- WHAT IS REQUIRED
In the records below, find the line containing "Is [798,362] farther", then extract that line and all subsequent lines exactly, leaving out everything else.

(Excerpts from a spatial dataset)
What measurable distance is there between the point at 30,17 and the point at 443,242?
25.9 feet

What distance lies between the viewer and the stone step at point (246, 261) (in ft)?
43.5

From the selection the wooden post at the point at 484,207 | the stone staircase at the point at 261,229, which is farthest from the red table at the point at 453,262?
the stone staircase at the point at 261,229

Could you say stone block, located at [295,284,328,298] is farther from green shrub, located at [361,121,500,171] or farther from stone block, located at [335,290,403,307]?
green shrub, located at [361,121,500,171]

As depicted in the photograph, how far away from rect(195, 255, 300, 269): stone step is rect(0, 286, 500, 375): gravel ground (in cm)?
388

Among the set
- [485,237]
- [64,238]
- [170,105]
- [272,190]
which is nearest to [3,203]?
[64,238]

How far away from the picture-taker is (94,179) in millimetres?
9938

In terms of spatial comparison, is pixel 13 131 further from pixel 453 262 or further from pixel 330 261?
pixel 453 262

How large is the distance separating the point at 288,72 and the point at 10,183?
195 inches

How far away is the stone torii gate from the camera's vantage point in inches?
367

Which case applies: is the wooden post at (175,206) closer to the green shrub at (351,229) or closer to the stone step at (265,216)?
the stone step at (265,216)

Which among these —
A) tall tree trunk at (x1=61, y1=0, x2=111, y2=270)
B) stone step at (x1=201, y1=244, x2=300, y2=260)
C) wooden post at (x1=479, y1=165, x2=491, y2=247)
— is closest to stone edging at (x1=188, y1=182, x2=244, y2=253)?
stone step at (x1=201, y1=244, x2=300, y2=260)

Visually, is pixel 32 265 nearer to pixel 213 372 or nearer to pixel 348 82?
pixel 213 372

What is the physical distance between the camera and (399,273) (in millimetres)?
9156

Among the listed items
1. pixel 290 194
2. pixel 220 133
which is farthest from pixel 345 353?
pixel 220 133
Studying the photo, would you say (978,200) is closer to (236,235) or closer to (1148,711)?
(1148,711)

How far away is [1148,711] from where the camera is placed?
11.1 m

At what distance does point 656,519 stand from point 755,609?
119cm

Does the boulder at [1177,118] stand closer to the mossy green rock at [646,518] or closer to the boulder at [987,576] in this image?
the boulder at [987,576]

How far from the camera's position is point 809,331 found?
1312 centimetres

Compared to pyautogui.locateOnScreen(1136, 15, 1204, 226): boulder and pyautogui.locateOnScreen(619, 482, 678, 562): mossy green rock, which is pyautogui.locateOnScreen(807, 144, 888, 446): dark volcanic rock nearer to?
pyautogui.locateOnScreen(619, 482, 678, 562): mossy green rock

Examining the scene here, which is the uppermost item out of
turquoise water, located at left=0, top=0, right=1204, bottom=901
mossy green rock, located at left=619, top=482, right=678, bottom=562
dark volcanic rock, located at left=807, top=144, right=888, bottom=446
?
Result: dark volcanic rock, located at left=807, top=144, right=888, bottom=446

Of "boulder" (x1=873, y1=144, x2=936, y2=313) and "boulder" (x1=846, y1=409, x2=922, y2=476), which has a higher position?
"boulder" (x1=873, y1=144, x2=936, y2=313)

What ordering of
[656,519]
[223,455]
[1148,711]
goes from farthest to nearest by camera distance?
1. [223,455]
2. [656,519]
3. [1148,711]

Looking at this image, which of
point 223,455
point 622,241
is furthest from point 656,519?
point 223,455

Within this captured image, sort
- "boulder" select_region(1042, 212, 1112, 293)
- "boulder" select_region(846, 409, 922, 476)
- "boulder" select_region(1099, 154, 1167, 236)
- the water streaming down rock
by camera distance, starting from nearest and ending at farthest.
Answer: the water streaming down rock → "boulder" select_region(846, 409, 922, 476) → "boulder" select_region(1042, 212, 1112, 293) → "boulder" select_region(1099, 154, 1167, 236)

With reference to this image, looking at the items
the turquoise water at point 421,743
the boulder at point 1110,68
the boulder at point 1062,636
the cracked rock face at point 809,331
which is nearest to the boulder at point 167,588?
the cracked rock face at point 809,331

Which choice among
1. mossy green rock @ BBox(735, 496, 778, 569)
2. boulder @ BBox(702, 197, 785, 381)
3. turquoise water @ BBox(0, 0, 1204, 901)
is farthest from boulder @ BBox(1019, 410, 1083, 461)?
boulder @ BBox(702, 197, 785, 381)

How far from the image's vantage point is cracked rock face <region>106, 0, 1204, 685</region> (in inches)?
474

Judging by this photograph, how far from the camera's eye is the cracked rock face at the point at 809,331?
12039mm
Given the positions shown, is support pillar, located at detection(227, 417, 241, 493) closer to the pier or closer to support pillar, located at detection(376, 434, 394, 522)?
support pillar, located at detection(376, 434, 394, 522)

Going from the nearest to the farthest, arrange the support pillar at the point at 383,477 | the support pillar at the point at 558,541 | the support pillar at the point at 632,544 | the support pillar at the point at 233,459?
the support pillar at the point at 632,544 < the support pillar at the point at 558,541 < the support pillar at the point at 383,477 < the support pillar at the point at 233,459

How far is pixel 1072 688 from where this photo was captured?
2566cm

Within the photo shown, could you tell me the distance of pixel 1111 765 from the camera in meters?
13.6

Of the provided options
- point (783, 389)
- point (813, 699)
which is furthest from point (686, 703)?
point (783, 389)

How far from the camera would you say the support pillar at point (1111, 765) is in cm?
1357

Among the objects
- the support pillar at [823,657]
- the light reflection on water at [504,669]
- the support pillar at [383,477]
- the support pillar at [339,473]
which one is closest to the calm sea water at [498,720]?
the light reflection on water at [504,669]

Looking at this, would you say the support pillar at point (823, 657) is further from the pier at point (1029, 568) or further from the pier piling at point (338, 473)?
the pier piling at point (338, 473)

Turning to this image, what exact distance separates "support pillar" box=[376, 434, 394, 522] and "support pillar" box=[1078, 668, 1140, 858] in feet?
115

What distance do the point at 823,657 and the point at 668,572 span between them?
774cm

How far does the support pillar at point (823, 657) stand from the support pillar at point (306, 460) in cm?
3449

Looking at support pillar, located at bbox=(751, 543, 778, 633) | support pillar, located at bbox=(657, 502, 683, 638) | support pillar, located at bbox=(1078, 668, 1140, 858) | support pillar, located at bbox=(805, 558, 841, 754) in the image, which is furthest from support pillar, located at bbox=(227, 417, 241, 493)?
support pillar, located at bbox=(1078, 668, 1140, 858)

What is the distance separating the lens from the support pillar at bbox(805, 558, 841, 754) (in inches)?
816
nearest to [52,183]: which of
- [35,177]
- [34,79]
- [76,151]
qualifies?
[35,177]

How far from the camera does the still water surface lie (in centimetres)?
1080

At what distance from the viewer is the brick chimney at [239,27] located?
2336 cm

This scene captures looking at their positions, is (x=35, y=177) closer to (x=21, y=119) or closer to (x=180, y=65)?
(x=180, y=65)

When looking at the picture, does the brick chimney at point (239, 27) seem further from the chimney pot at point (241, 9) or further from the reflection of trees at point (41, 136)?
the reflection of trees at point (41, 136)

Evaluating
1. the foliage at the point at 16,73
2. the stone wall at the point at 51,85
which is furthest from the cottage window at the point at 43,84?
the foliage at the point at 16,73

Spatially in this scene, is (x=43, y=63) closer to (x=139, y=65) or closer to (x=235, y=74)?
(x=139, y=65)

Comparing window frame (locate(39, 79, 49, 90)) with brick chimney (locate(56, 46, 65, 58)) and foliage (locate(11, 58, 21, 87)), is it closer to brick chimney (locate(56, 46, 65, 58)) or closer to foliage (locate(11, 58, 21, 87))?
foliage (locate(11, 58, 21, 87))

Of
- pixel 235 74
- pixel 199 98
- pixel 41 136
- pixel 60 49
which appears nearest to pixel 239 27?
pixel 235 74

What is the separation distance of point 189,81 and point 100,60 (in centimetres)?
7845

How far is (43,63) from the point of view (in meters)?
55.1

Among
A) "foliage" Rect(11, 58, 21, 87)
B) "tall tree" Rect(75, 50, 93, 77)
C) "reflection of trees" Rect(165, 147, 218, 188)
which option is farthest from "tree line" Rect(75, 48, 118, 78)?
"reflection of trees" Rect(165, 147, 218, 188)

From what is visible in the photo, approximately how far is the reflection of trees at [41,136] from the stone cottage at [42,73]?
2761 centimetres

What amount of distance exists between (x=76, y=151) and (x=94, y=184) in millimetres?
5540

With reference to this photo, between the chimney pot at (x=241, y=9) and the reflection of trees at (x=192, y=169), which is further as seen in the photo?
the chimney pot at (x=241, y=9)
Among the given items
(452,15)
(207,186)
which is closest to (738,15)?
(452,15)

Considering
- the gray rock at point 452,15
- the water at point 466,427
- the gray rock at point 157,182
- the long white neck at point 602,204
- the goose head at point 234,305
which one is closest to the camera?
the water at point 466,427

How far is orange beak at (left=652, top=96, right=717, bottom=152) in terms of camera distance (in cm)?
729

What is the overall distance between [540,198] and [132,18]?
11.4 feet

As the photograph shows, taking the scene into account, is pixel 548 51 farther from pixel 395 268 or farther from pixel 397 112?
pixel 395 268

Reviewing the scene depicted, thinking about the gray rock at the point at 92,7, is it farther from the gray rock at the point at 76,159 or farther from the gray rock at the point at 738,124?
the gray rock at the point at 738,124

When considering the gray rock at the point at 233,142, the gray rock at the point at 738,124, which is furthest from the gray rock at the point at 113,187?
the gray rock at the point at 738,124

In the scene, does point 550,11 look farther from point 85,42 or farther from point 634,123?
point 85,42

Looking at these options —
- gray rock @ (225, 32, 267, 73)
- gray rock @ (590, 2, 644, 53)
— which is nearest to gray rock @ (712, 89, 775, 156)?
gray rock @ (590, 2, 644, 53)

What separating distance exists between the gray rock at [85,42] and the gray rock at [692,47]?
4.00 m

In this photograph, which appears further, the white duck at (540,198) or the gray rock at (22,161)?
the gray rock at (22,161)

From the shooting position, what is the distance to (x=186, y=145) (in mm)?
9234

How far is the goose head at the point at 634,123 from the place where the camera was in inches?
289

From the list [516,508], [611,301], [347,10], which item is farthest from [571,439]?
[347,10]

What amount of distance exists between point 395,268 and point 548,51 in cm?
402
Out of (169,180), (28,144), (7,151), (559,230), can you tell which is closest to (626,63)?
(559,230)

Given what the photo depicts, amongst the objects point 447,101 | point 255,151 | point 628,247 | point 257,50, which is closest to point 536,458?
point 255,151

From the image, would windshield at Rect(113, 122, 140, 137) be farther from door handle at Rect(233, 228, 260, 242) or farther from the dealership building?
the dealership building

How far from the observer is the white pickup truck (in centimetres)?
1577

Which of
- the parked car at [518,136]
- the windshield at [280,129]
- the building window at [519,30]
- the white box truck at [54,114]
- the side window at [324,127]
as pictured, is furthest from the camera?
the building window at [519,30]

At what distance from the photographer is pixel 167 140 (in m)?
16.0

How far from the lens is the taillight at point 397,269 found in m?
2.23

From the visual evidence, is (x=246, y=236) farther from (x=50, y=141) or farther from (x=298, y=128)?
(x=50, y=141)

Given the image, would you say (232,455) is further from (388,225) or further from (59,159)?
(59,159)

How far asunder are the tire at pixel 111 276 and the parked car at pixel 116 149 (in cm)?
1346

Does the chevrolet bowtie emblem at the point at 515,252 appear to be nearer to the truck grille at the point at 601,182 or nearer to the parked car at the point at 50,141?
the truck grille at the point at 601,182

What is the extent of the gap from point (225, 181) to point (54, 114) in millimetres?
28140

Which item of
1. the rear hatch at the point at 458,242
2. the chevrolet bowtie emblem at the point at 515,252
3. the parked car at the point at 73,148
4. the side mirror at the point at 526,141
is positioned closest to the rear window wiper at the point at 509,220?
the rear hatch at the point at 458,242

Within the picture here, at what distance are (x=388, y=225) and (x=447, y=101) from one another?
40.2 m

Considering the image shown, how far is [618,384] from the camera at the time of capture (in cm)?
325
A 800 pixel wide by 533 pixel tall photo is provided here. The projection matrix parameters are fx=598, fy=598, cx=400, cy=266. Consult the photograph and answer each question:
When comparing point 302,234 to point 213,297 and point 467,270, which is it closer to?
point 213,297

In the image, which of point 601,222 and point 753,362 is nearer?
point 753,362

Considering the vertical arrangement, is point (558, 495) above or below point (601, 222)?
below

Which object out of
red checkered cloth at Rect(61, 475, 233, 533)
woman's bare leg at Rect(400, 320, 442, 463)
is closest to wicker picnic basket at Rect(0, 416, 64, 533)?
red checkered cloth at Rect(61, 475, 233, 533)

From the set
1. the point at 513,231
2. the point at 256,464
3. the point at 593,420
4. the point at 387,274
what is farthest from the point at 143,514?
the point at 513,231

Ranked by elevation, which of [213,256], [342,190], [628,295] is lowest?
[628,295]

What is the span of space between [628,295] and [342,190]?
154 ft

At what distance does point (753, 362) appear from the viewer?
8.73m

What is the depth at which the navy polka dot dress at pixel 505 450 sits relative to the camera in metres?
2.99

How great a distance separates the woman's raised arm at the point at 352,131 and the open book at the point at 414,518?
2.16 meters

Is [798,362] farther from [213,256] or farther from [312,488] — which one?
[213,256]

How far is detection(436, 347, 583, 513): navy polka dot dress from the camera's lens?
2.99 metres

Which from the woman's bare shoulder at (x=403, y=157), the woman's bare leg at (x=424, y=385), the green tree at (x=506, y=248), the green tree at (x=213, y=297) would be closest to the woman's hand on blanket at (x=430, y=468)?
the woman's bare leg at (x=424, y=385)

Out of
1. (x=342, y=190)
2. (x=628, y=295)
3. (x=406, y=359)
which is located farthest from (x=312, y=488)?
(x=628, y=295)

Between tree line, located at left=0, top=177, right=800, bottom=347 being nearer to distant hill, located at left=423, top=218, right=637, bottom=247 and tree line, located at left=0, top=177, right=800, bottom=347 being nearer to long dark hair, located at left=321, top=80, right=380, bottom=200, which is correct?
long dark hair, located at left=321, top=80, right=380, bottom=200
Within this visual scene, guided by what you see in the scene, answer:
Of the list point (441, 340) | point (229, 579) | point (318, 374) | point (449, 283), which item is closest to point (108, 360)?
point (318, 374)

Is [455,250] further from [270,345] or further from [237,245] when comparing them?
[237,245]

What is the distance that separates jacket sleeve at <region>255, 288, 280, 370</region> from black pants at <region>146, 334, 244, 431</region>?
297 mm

- RESPONSE
Is [798,362] farther from [213,256] or farther from [312,488] — which one?
[213,256]

How far is detection(436, 347, 583, 513): navy polka dot dress from the camera's lens?
2.99 metres

Which from the woman's bare shoulder at (x=403, y=157), the woman's bare leg at (x=424, y=385), the green tree at (x=506, y=248), the green tree at (x=213, y=297) would be closest to the woman's hand on blanket at (x=430, y=468)?
the woman's bare leg at (x=424, y=385)

Out of
1. (x=342, y=190)
2. (x=628, y=295)
3. (x=406, y=359)
which is located farthest from (x=312, y=488)?
(x=628, y=295)

Between tree line, located at left=0, top=177, right=800, bottom=347 being nearer to distant hill, located at left=423, top=218, right=637, bottom=247 and tree line, located at left=0, top=177, right=800, bottom=347 being nearer to long dark hair, located at left=321, top=80, right=380, bottom=200, which is correct?
long dark hair, located at left=321, top=80, right=380, bottom=200
Within this visual scene, guided by what you see in the scene, answer:
Of the list point (441, 340) | point (229, 579) | point (318, 374) | point (449, 283), which item is closest to point (108, 360)?
point (318, 374)

Is [455,250] further from [270,345] or further from [237,245] when comparing them?
[237,245]

What is the distance that separates jacket sleeve at <region>255, 288, 280, 370</region> from black pants at <region>146, 334, 244, 431</region>?
297 mm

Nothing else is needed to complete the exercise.